§ Provided entries:
# # # # #

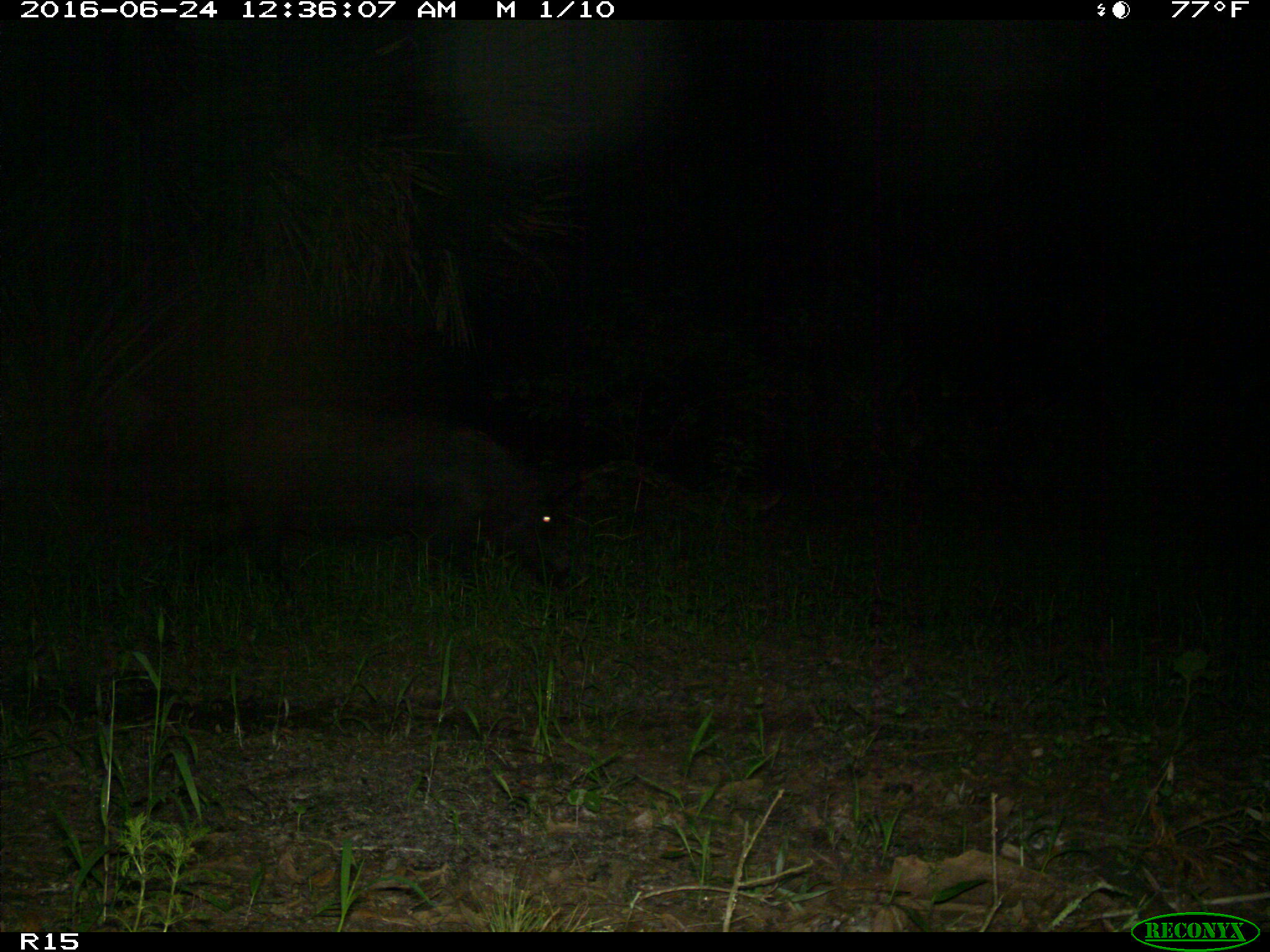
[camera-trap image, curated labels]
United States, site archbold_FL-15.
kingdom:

# # # # #

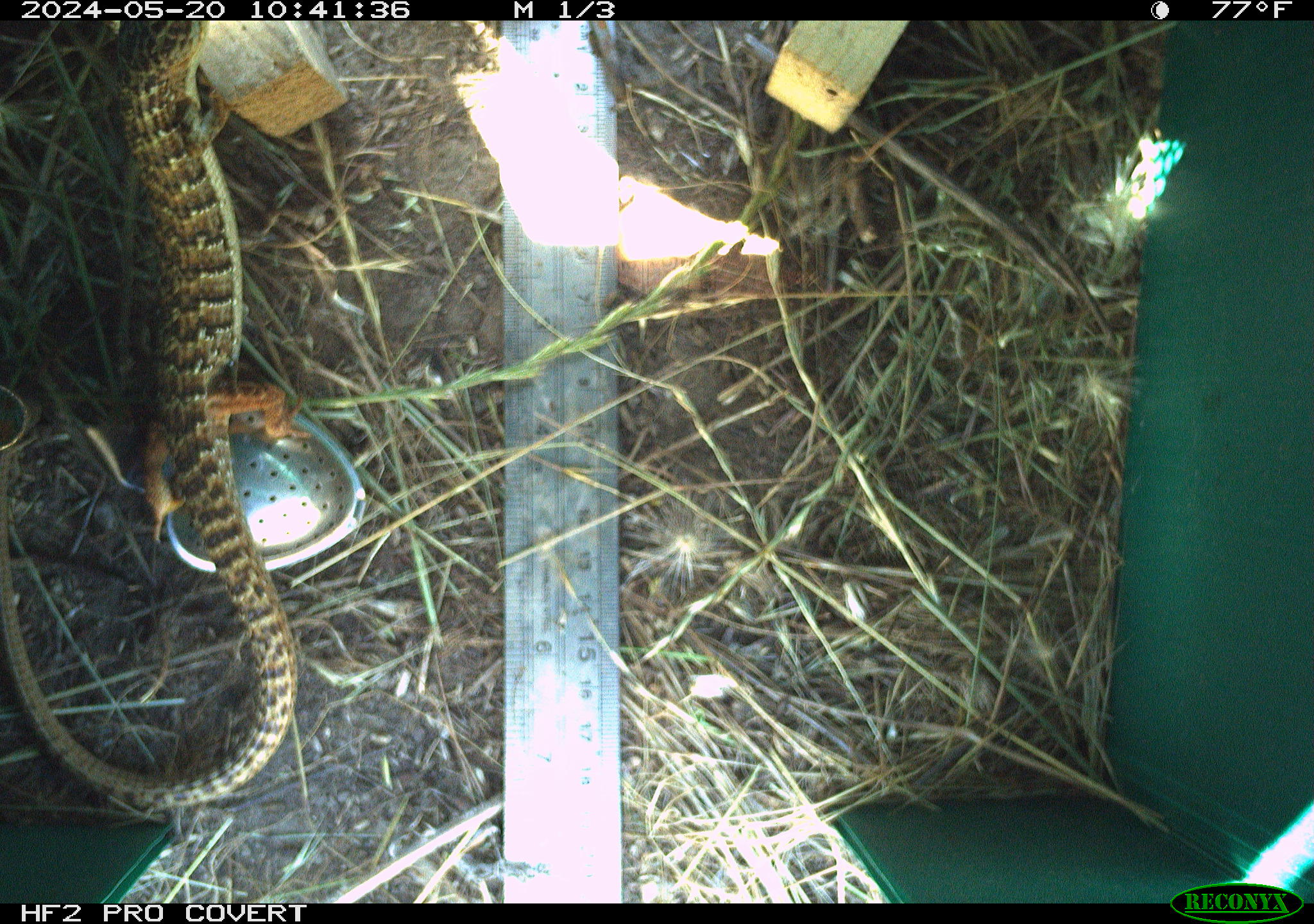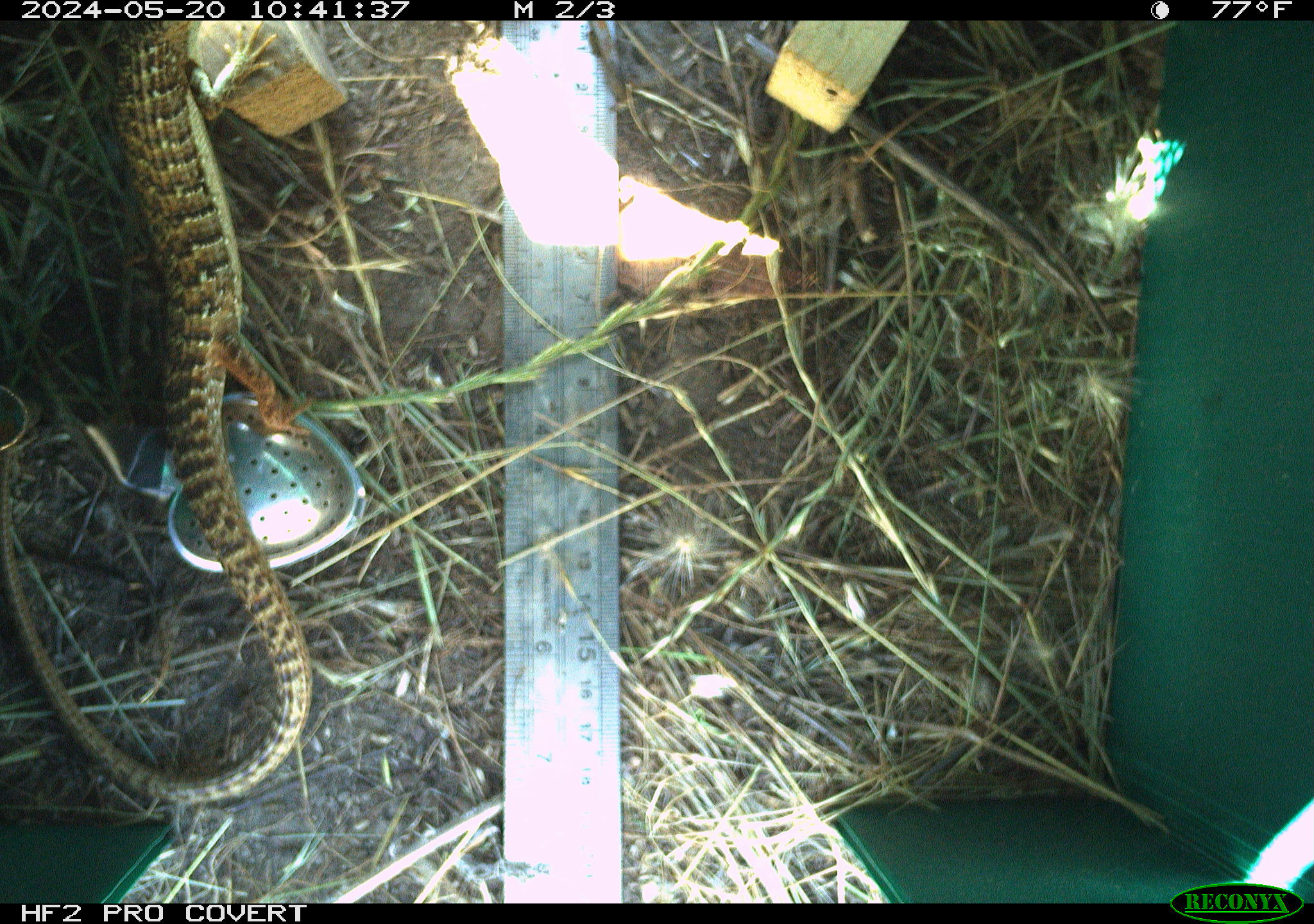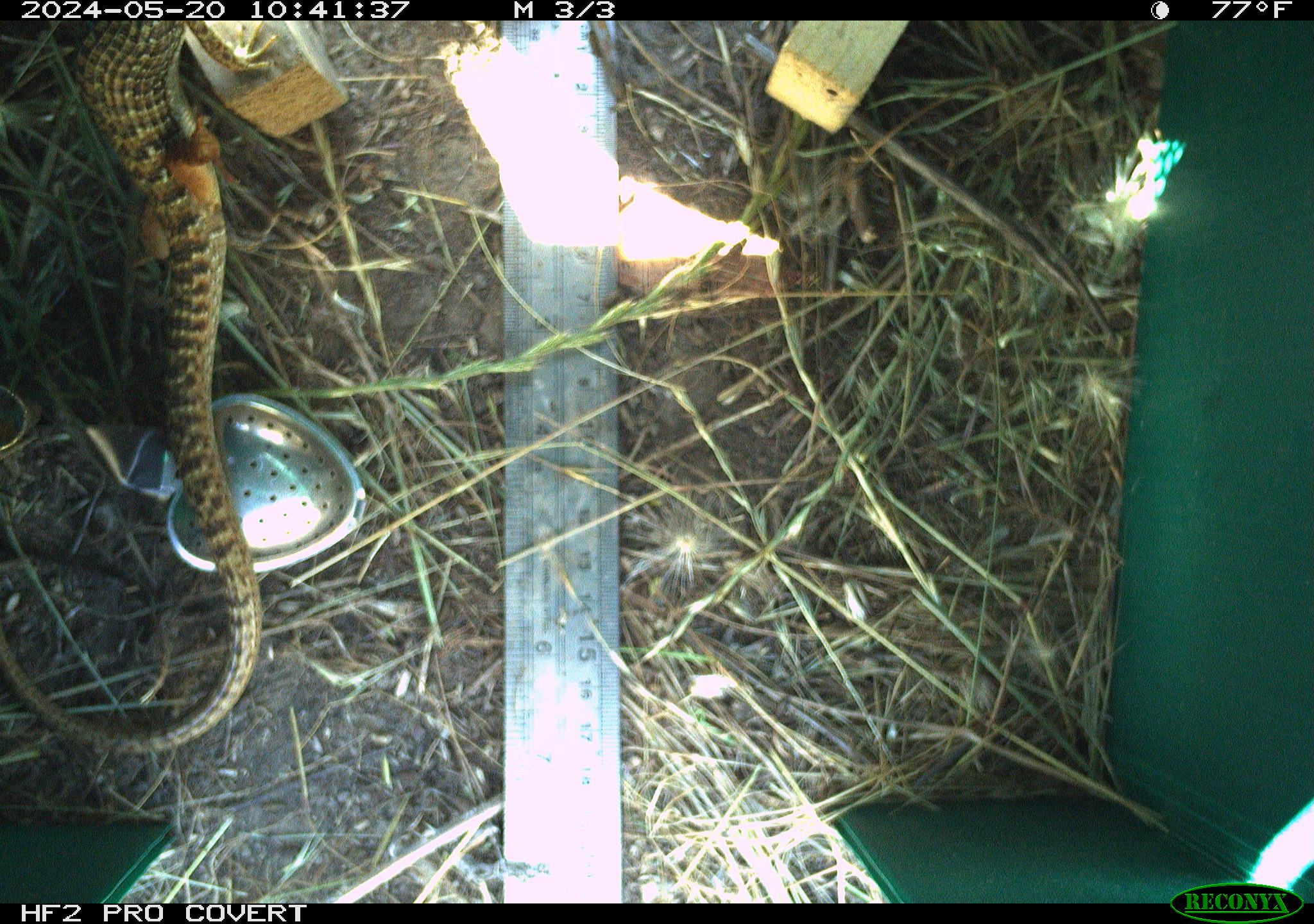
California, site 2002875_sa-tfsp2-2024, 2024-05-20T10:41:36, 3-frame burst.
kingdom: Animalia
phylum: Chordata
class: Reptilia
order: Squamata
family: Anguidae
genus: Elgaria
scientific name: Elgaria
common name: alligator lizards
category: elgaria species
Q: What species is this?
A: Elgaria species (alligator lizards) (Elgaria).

# # # # #

§ What this task involves: Reproduce the entries above exactly, but only the lines between the line holding "kingdom: Animalia" and the line holding "A: Elgaria species", inclusive.

§ Exercise response:
kingdom: Animalia
phylum: Chordata
class: Reptilia
order: Squamata
family: Anguidae
genus: Elgaria
scientific name: Elgaria
common name: alligator lizards
category: elgaria species
Q: What species is this?
A: Elgaria species (alligator lizards) (Elgaria).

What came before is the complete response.